8. DISPUTE RESOLUTION
8.1 Governing Law
This Agreement and any claim related to employment shall be governed by the laws of the State of Colorado, without regard to its conflict-of-laws principles.
8.2 Forum Selection
Subject to Section 8.3, the Parties submit to the exclusive jurisdiction of the state courts located in [COUNTY], Colorado, for any action arising under or relating to this Agreement.
8.3 Arbitration (Optional)
[SELECT ONE – DELETE THE OTHER]
☐ Arbitration Elected. Any dispute not resolved informally shall be settled by binding arbitration under the Colorado Uniform Arbitration Act, conducted in [CITY], Colorado, before a single arbitrator, with discovery permitted as in civil actions. Judgment on the award may be entered in any court of competent jurisdiction.
☐ Arbitration Not Elected. This Section is intentionally omitted.
8.4 Injunctive Relief (Limited)
Notwithstanding Section 8.3, either Party may seek temporary or preliminary injunctive relief in state court solely to enforce Sections 5.1–5.3, provided that any other relief shall be pursued in accordance with the dispute-resolution method selected above.
8.5 Jury Trial Waiver (Optional)
[SELECT ONE – DELETE THE OTHER]
☐ Each Party irrevocably waives its right to a jury trial for any dispute arising out of this Agreement.
☐ Jury waiver not elected.
9. GENERAL PROVISIONS
9.1 Amendment & Waiver. No amendment or waiver shall be effective unless in a writing signed by both Parties. A waiver on one occasion shall not constitute a waiver on any subsequent occasion.
9.2 Assignment. Employee may not assign or delegate any rights or obligations without Employer’s prior written consent. Employer may assign this Agreement to any successor by merger, sale of substantially all assets, or similar transaction, with Notice to Employee.
9.3 Notices. All Notices shall be in writing and deemed given (a) when delivered personally, (b) one (1) business day after deposit with a nationally recognized overnight courier, or (c) three (3) business days after mailing by certified U.S. mail, return receipt requested, to the addresses on the signature page (or as updated by Notice).
9.4 Severability & Reformation. If any provision is held invalid or unenforceable, the remaining provisions shall remain in full force, and the invalid provision shall be reformed to the minimum extent necessary to be enforceable.
9.5 Integration. This Agreement constitutes the entire agreement between the Parties concerning employment and supersedes all prior oral or written representations, except that it does not supersede any separate equity, incentive, or benefit plan governed by its own terms.

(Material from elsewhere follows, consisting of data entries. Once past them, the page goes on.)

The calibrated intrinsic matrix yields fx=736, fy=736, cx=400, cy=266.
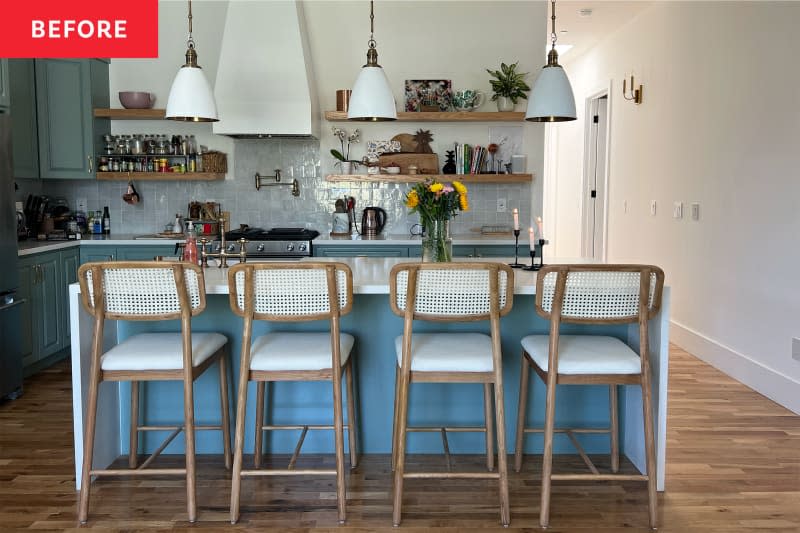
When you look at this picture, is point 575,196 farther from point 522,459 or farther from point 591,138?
point 522,459

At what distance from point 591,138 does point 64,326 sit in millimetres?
5692

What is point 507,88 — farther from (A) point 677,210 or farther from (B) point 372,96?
(B) point 372,96

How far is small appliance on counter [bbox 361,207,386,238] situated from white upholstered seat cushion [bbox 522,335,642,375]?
2.95 metres

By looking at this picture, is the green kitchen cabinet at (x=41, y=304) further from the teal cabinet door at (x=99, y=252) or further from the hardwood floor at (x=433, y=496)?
the hardwood floor at (x=433, y=496)

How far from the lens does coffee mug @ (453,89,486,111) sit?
226 inches

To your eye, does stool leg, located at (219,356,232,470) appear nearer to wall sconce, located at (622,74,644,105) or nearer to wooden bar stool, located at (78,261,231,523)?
wooden bar stool, located at (78,261,231,523)

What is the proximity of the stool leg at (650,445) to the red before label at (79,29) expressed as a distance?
4159mm

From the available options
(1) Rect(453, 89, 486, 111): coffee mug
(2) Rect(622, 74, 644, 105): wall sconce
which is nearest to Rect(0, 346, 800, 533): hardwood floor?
(1) Rect(453, 89, 486, 111): coffee mug

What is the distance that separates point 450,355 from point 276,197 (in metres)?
3.58

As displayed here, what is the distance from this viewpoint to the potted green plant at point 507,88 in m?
5.64

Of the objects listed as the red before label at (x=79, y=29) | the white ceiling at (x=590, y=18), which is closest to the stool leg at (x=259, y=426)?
the red before label at (x=79, y=29)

9.6 Counterparts; Electronic Signatures. This Agreement may be executed in counterparts, each of which is deemed an original, and all of which together constitute one instrument. Signatures transmitted electronically (e.g., via PDF or DocuSign) shall be deemed original.
9.7 Interpretation. Headings are for convenience only and shall not affect interpretation. “Including” means “including without limitation.” The Parties acknowledge that each has had the opportunity to review this Agreement with counsel; therefore, no presumption against the drafter shall apply.
10. EXECUTION BLOCK
IN WITNESS WHEREOF, the Parties have executed this Agreement as of the Effective Date.
| EMPLOYER | EMPLOYEE |
|---|---|
| [EMPLOYER LEGAL NAME] | [EMPLOYEE NAME] |
| By: _________ | ______ |
| Name: [PRINTED NAME] | |
| Title: [TITLE] | |
| Date: _______ | Date: _______ |
Address for Notice to Employer:
[STREET ADDRESS]
[CITY, STATE ZIP]
Attn: [CONTACT NAME / TITLE]
Address for Notice to Employee:
[STREET ADDRESS]
[CITY, STATE ZIP]
[OPTIONAL NOTARY BLOCK if required by company policy]
[// GUIDANCE:
1. Verify that restrictive-covenant notice was separately provided in compliance with C.R.S. § 8-2-113 and that Employee meets the Highly Compensated Worker threshold.
2. Update PTO accrual and benefits to match Employer policy and Colorado Healthy Families and Workplaces Act.
3. If arbitration is elected, attach a stand-alone arbitration agreement or ensure Section 8.3 meets all enforceability criteria under state and federal law.
4. Consider adding FLSA overtime exemption language if Employee is classified as exempt.
5. Review indemnification language for consistency with any EPLI policies.]